Species of flowering plant

Hibbertia striata is a species of flowering plant in the family Dilleniaceae and is endemic to the southwest of Western Australia. It is a spreading shrub with linear leaves and yellow flowers usually with thirty stamens arranged in five bundles around five glabrous carpels.

==Description==
Hibbertia striata is a spreading shrub that typically grows to a height of 20–50 cm, its branchlets sometimes covered with pale grey hairs.

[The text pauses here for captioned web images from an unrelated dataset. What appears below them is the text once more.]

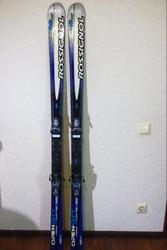 Продам лыжи Rossignole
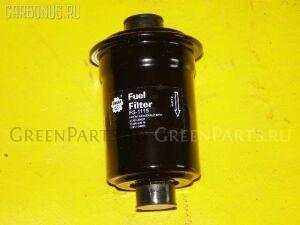 Фильтр топливный на Toyota Crown Wagon JZS130G 1JZ-GE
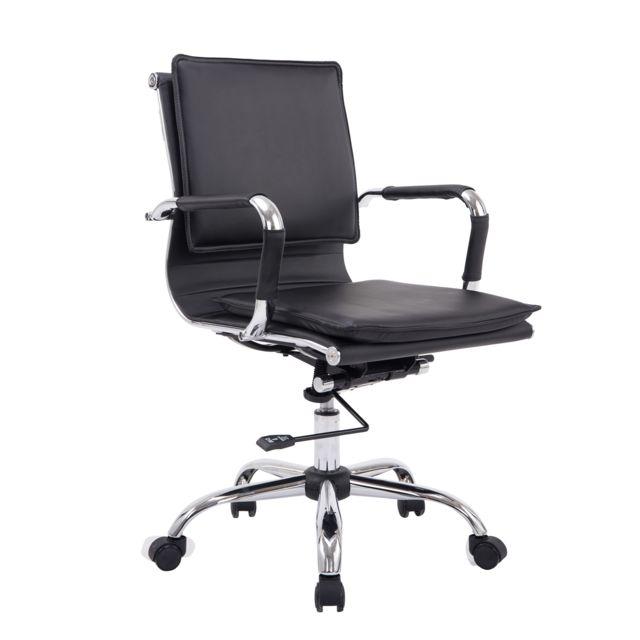 homcom chaise de bureau pivotante ergonomique hauteur r glable design contemporain m tal. Black Bedroom Furniture Sets. Home Design Ideas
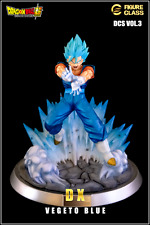 [Pre-order] Dragonball GK Resin FC studio Vegeto blue blast color DCS003 deposit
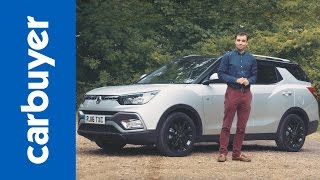 SsangYong Tivoli XLV SUV review - Carbuyer by Carbuyer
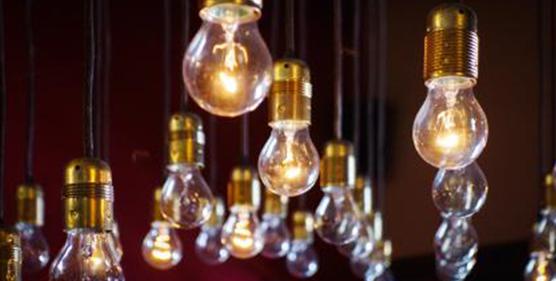 custom lighting by Garrett German Electric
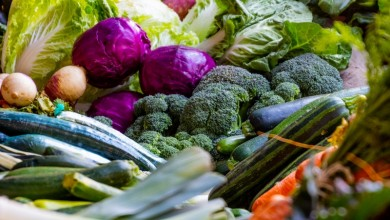 Photo of POMOĆ OPG-OVIMA Online tržnice i tvrtke otkupljuju svježe voće i povrće!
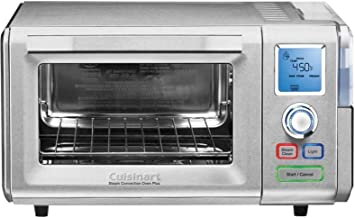 Cuisinart Steam & Convection Oven CSO300NXA Stainless 17L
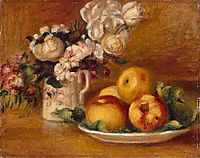 Apples and Flowers, renoir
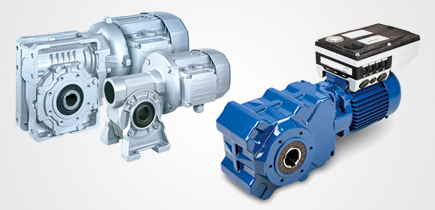 AC Gear Motors Products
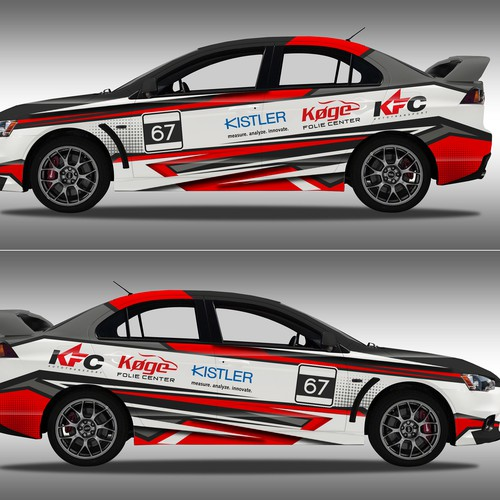 New Rally Car Design Car Truck Or Van Wrap Contest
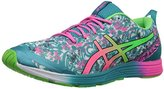 Asics Women's GEL-Hyper Tri 2 Running Shoe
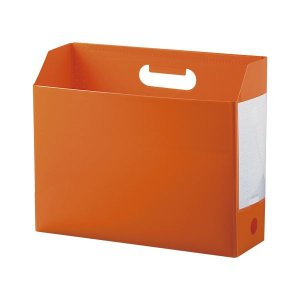 ファイルボックス | (業務用まとめ売り) アドワン ボック...
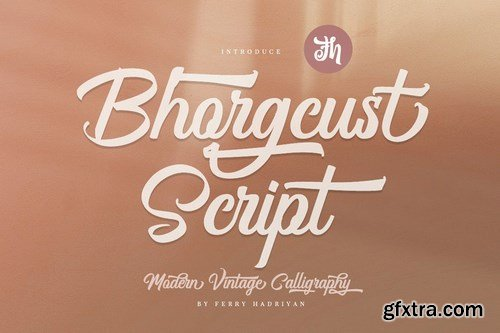 CM - Bhorgcust - Script Font 5990888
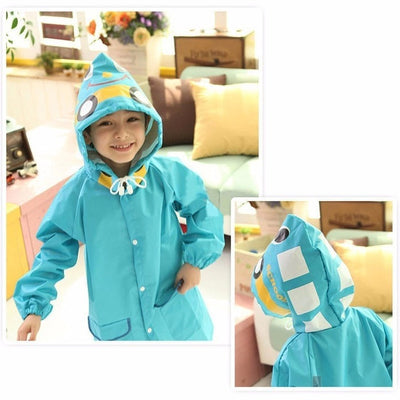 Cute Kid Waterproof Raincoat Poncho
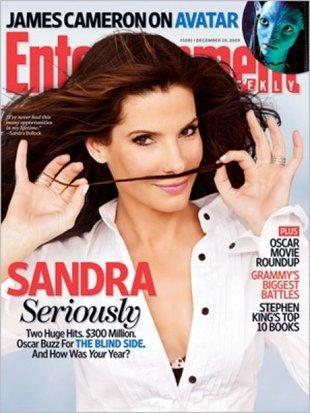 Sandra Bullock i Ryan Reynolds – będzie ślub?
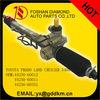Hydraulic steering system/hydraulic steering/hydraulic steering gear system/ for toyota prado landcrusier3400 OEM NO.44250-60012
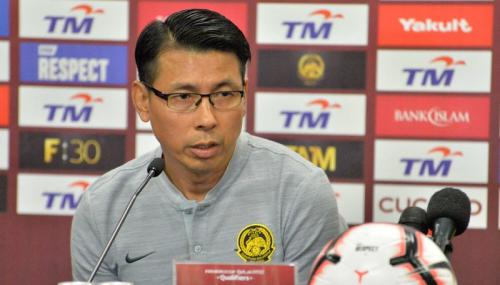 Tan Cheng Hoe tidak mau terlena rekor masa lalu (Foto: Twitter/FA Malaysia)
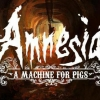 Гра Amnesia: A Machine for Pigs: проходження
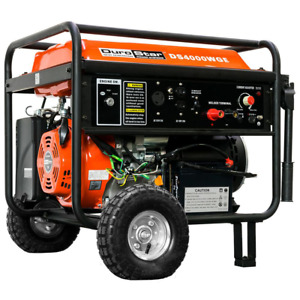 3 500 watt 210 Amp Electric Start Gasoline Powered Portable Generator Welder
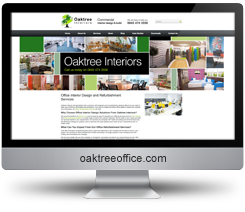 Oaktree Interiors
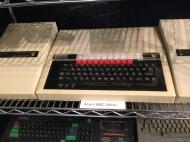 Acorn RISC Micro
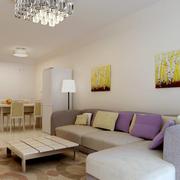 清新欧式别墅客厅沙发墙设计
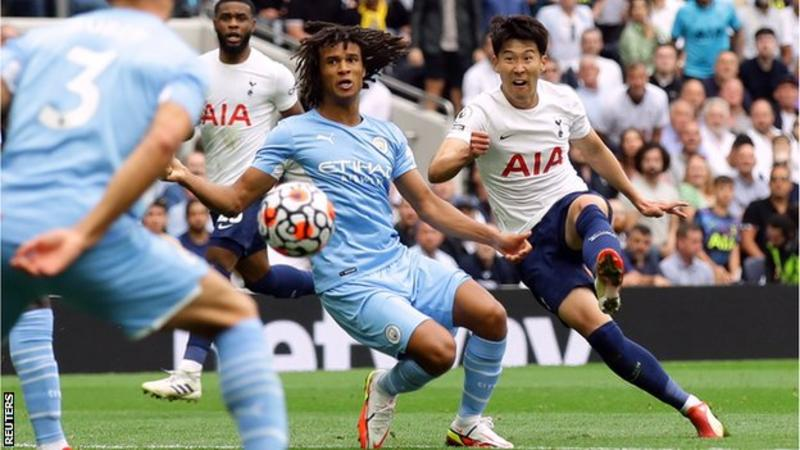 The figure of Harry Kane loomed large over Tottenham Hotspur's superb victory over Manchester City to such an extent that it firmly focused the minds of almost 60,000 fans filling Spurs' magnificent arena.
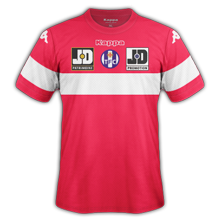 toulouse maillot third 2014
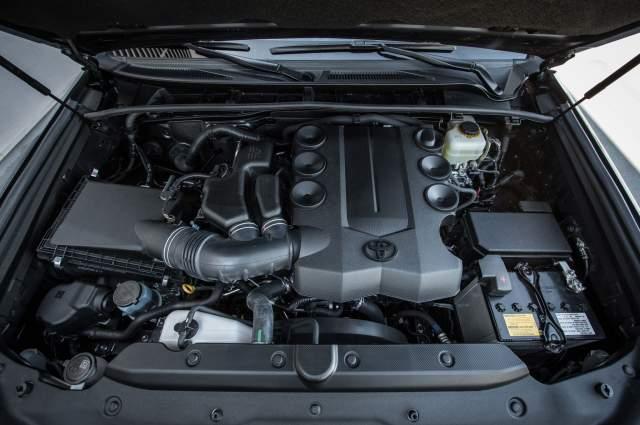 2020 Toyota 4Runner hybrid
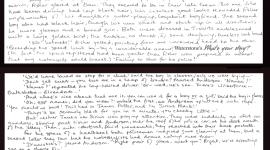 BlogHogwarts Presenta: Traducción Completa de la Precuela de Harry Potter!
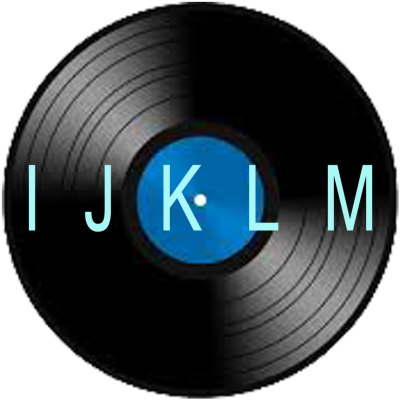 Bands I-M  Rock 'n' Roll Central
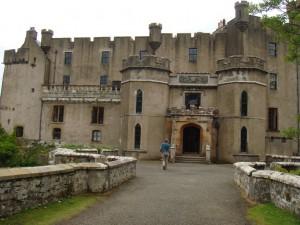 родовой замок МакЛаудов, Дунвеган, остров Скай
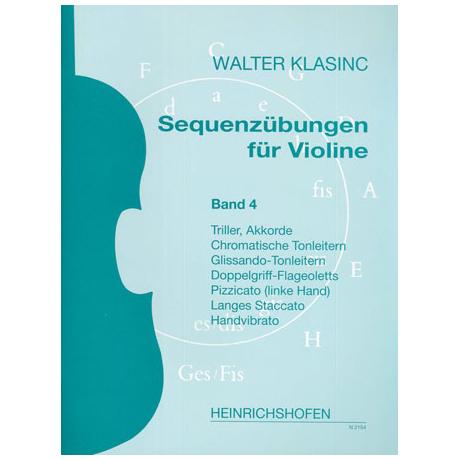 Klasinc, W.: Sequenzübungen Band 4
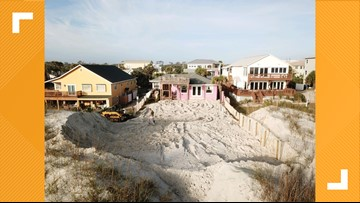 Excavated dune in St. Augustine infuriates neighbors but is legal according to state regulators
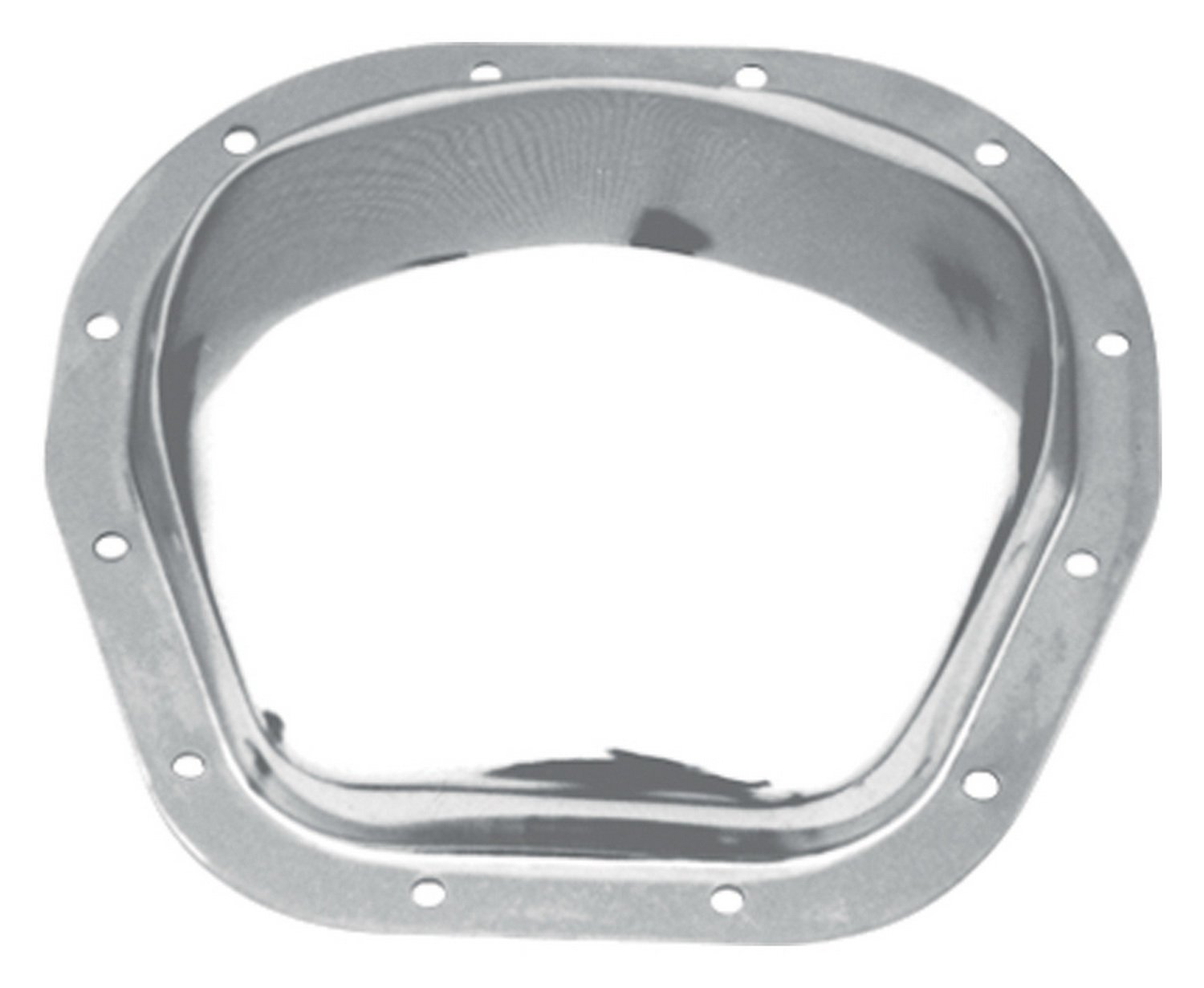 CSI 1314 Steel Differential Cover for Ford 12 bolt rear ends by CSI Accessories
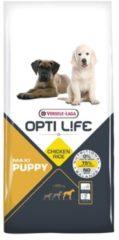 Opti Life Puppy Maxi - Hondenvoer - 12.5 kg - Hondenvoer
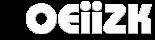 Office 365 Education - bezpłatnie dla edukacji - materiały i szkolenia Logo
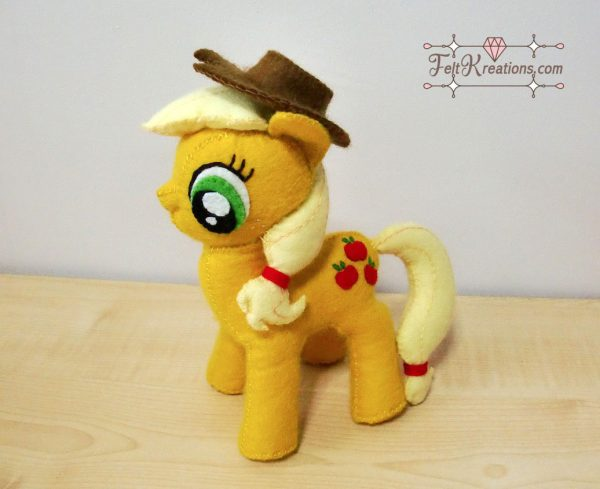 felt my little pony apple jack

The leaves are linear, mostly 30–60 mm long and 1–2 mm wide with the edges rolled under, obscuring the lower surface apart from the midrib. The flowers are arranged singly on the ends of the branches and short side shoots and are sessile with narrowly egg-shaped bracts 6–15 mm long at the base. The five sepals are egg-shaped, mostly 12–18 mm long and covered with white hairs. The five petals are yellow, 12–15 mm long and egg-shaped with the narrower end towards the base and there are about thirty stamens arranged around five glabrous carpels, each carpel with a single ovule. Flowering mainly occurs from July to November.

==Taxonomy==
This species was first formally described in 1845 by Ernst Gottlieb von Steudel who gave it the name Candollea striata in Lehmann's Plantae Preissianae. In 2017, Kevin Thiele changed the name to Hibbertia striata in the journal Nuytsia. The specific epithet (striata) refers to the leaves.

==Distribution and habitat==
Hibbertia striata grows in woodland and forest and is widespread, mostly in the area between Morawa, Mingenew, Wongan Hills, York and Brookton in the Avon Wheatbelt, Geraldton Sandplains, Jarrah Forest and Swan Coastal Plain biogeographic regions of south-western Western Australia.

==Conservation status==
Hibbertia striata is classified as "not threatened" by the Government of Western Australia Department of Biodiversity, Conservation and Attractions.